- [READING TEXT]
BEGIN

And these are rough numbers, remember and we've got 30,000 contractors in there too, but I want to give you this sort of the way we're thinking about and we've done a lot of work and obviously and it's not just happened. This is being, we're now announcing it, and we've been working on this with our partners for ages, 15,000 roles roughly is about building networks, right.

When it's finished, it's built, you only build it once, right, a fiber, done. There's another 10,000, which is about service and repair. And basically a fiber network -- 5G network, the new networks just need less servicing and repair, they go wrong less often and you can fix things much more easily without truck rolls, without people, there is a bit that I'll come back. There's a bit of AI inherently in that by definition.

Then there's another circa bucket of 10,000, which is all about digitization, automation and a bit of AI in there and that is using technology to do things much more efficiently and so -- and the final block of five is sort of, what I'd call, conventional restructuring, most of which we've already announced, which is involved in the BT business creation which is Enterprise and Global coming together where we're taking out layers and duplication.

So there's -- that's why these are structural things and that triggered by other things. The AI part is really interesting because we will be a beneficiary of AI unequivocally because we are a volume business, right. We've got sort 30 million customers, we got lots of people, got lots of activity, and AI can help us do that more efficiently. If I give you some examples, I mean, for interest, we filed more AI patents than anybody else in the UK, any other UK-based company more patents on AI than anybody else.

So, we're not doing it everywhere, and we're being very thoughtful, but if I were to tell you that our chatbot called Amy, there's a lots of customer careers already. NPS plus 65 and does everyone know that it's a chatbot, of course they don't, but it delivers great outcomes. So when we look at the network side, I know the dark knock it exists, no people.

And so in the network, planning for example, can be done automatically with AI in a way that couldn't happen two or three years ago, it's people-intensive. Managing traffic, predicting traffic more accurately, it's people-intensive, you won't need anymore. So in a router traffic knowing when router starts flicking and we got 5,000 exchanges, plus loads of network operating centers, we're going down 1,100 exchanges and all equipments, simpler, newer and more flexible, more nimble and we've got AI and all the data, that can help create self-healing networks. So, we're going to be a massive beneficiary on efficiency and cost, which is why we know we won't need all these roles in the future. My plan is to manage it really professionally, really carefully and take great care with our people.

So, we don't have the mass restructurings and compulsory redundancies because we got attrition, we got reskilling and we've got plenty of time to do that over the next five to seven years, we've been taking out roles about 5,000 a year already, it's masked by the growth in the build obviously. So, I think we're in really good shape there. So, the AI will help us enormously be more efficient and deliver things for our customers in a more seamless way.

END

- [DATA]
BEGIN

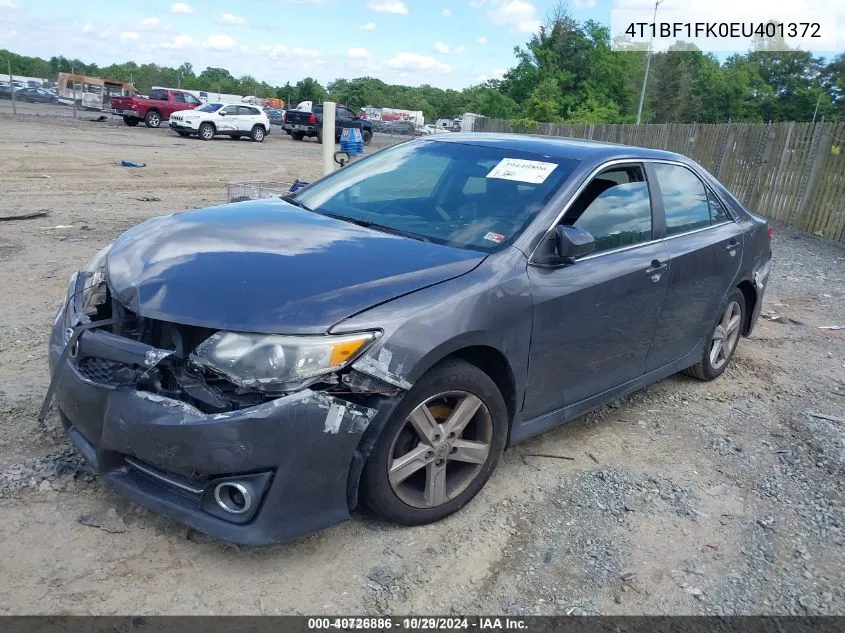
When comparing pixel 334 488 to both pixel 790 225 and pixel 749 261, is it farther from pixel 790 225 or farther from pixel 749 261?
pixel 790 225

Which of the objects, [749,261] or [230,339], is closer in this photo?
[230,339]

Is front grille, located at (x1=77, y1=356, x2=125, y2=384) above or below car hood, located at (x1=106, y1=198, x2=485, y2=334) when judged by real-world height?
below

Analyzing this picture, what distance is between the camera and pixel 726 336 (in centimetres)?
522

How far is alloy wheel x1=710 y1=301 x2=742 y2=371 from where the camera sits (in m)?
5.10

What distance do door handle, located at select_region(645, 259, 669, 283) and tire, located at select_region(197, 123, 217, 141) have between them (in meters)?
29.1

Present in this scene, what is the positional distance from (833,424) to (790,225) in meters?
10.8

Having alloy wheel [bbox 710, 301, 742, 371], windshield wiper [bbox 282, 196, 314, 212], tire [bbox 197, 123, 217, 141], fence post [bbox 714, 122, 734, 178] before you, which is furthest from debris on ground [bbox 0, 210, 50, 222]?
tire [bbox 197, 123, 217, 141]

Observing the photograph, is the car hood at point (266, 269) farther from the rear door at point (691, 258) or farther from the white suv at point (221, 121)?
the white suv at point (221, 121)

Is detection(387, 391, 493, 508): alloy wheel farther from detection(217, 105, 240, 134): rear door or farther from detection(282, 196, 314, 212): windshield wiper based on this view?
detection(217, 105, 240, 134): rear door

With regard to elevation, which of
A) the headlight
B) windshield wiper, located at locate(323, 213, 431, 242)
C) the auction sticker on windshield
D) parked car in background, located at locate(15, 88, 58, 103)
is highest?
the auction sticker on windshield

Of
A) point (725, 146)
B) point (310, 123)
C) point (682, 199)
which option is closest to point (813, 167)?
point (725, 146)

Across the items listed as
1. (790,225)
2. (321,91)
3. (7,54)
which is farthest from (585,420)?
(7,54)

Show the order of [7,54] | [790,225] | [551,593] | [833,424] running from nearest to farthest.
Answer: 1. [551,593]
2. [833,424]
3. [790,225]
4. [7,54]

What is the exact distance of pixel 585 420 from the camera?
14.6ft
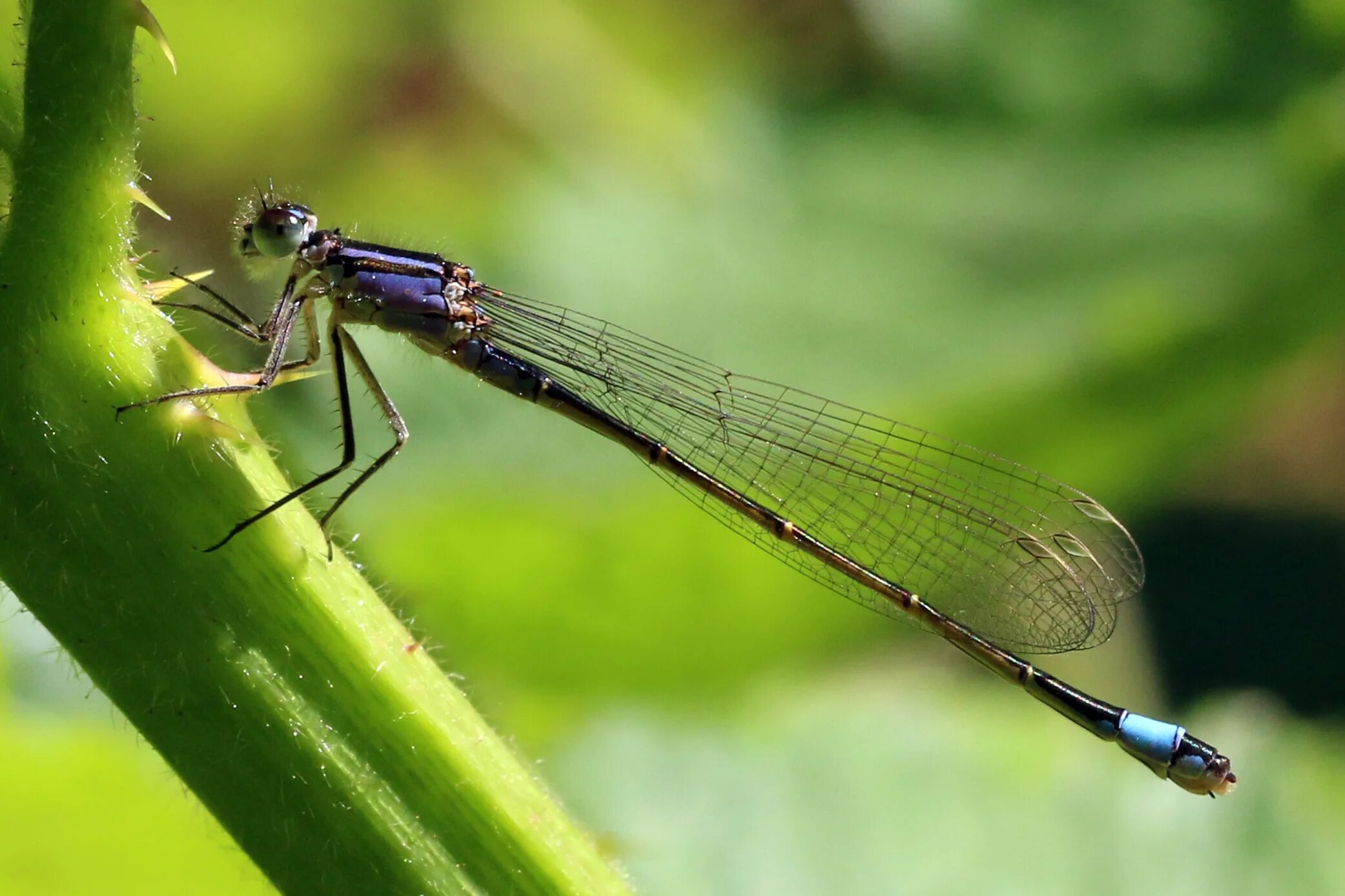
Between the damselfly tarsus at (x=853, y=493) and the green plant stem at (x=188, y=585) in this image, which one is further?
the damselfly tarsus at (x=853, y=493)

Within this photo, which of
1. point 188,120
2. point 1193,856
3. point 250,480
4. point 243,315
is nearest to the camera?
point 250,480

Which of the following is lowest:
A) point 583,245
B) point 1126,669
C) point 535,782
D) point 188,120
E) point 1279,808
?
point 1279,808

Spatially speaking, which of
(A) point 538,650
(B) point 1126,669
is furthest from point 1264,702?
(A) point 538,650

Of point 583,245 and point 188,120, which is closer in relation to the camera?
point 583,245

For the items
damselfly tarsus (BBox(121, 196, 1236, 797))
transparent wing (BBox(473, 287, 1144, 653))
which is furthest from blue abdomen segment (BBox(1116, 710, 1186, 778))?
transparent wing (BBox(473, 287, 1144, 653))

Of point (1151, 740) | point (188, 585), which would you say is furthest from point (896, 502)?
point (188, 585)

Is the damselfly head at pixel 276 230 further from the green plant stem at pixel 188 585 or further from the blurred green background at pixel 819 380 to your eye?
the green plant stem at pixel 188 585

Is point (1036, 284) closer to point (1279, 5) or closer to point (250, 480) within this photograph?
point (1279, 5)

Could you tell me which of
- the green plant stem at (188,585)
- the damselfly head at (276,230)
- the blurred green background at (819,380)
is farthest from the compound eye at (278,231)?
the green plant stem at (188,585)
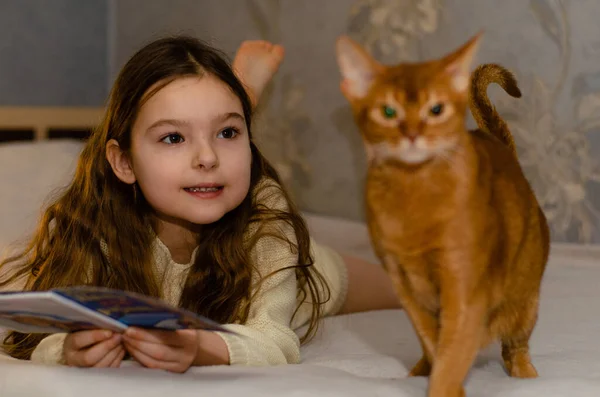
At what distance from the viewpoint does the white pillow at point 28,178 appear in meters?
1.62

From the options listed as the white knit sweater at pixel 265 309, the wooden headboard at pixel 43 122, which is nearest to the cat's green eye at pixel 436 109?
the white knit sweater at pixel 265 309

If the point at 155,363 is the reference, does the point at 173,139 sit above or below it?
above

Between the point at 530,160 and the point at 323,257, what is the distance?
1.73 feet

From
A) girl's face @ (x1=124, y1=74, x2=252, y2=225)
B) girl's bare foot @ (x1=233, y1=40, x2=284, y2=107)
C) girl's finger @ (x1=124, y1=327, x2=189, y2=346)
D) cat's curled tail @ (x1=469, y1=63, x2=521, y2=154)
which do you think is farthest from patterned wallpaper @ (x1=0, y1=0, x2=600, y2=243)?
girl's finger @ (x1=124, y1=327, x2=189, y2=346)

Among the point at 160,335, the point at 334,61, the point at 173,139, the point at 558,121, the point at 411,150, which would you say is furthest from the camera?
the point at 334,61

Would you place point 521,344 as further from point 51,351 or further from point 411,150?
point 51,351

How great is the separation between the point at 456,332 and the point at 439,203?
0.31 feet

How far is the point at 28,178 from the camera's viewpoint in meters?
1.80

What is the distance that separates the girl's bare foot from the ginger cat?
0.97 metres

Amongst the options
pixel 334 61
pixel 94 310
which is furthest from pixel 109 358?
pixel 334 61

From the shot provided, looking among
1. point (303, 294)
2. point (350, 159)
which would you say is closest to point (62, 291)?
point (303, 294)

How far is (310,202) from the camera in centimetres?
214

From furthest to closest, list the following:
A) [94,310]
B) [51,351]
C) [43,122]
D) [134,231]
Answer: [43,122]
[134,231]
[51,351]
[94,310]

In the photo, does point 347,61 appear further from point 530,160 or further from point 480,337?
point 530,160
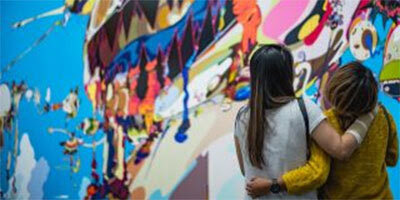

END

Extend the transcript about BT's planned role reductions and AI, picking up after its last sentence. The items are separate material and have no connection to the transcript.

There is another opportunity, which we've not even talked about yet, which -- what are the new services and products that might come from artificial intelligence specifically generative AI and large language models AI, which we all know has enormous potential. We haven't -- we've got a few ideas, but it's very early days and that needs to be treated with great care and that's what we're doing.

Great question, David. Thank you. Yes, finally.

Carl Murdock Smith

Thanks very much. Carl Murdock-Smith from Berenberg. Just looking at direct labor costs, you've kept those broadly flat H2 on H1, which is impressive given the GBP1,500 pay rise given in January to those.

Philip Jansen

Thank you, Carl.

Carl Murdock Smith

So I'm just wondering if there was anything else moving direction to explain that. So maybe asking for a little preview of the annual report, I wanted to ask whether the bonus scorecard achievement this year was below 100% and whether there was any bonus provision unwind in Q4 to explain that flat achieved in H2 versus H1.

Philip Jansen

Yeah, Carl. Good question. I want Simon to chip in there. It's back to the balance, right. So, I think you pointed to a number that demonstrates good performance, trying to get things correct. So we're going to announce our bonus to our staff on Monday. I mean, just say no, but and everyone knows, just not quite 100%, because we didn't hit some of the metrics that are non-financial, by the way, the finance when we did. So it's a formulaic answer, it's a good answer. It's not quite 100, in the big scheme of things, it doesn't make a big difference to the outcome of GBP7.9 billion EBITDA. Honestly, it doesn't and I'd be transparent with you, where do we miss, we had very demanding NPS customer service delivery metrics, we didn't meet them because we had a big chunk of industrial action and service went lower than we would like. So, we have to live with that. Simon, do you want to add anything else?

Simon Lowth

No, the only other thing I would say is, Carl, we track this through the year. So we had, I mean, we delivered pretty consistently in our expectations through the year. So, we accrued through the year against what we expect the point to be, this is on the Q4, a big issue.

Carl Murdock Smith

Okay, Thank you.

Philip Jansen

Thanks, Carl.

Polo Tang

Hi, it's Polo Tang from UBS. Just -- can you maybe just talk through what you're seeing in terms of competitive dynamics, both in terms of Consumer and Enterprise. And can you maybe just comment in terms of what's happening with consumer fixed service revenue trends, because you put through 9.3% price rise in April last year, if I look at the trends, it was 6% growth in the first-quarter, then 4%, 1%, but then this quarter, it's gone negative. So, I am just trying to understand the mechanics and previously, you outlined that you expected to see a 30% to 50% net benefit of the 14.4% consumer price rise. So, what's your latest thinking in terms of how many have dropped through? Thanks.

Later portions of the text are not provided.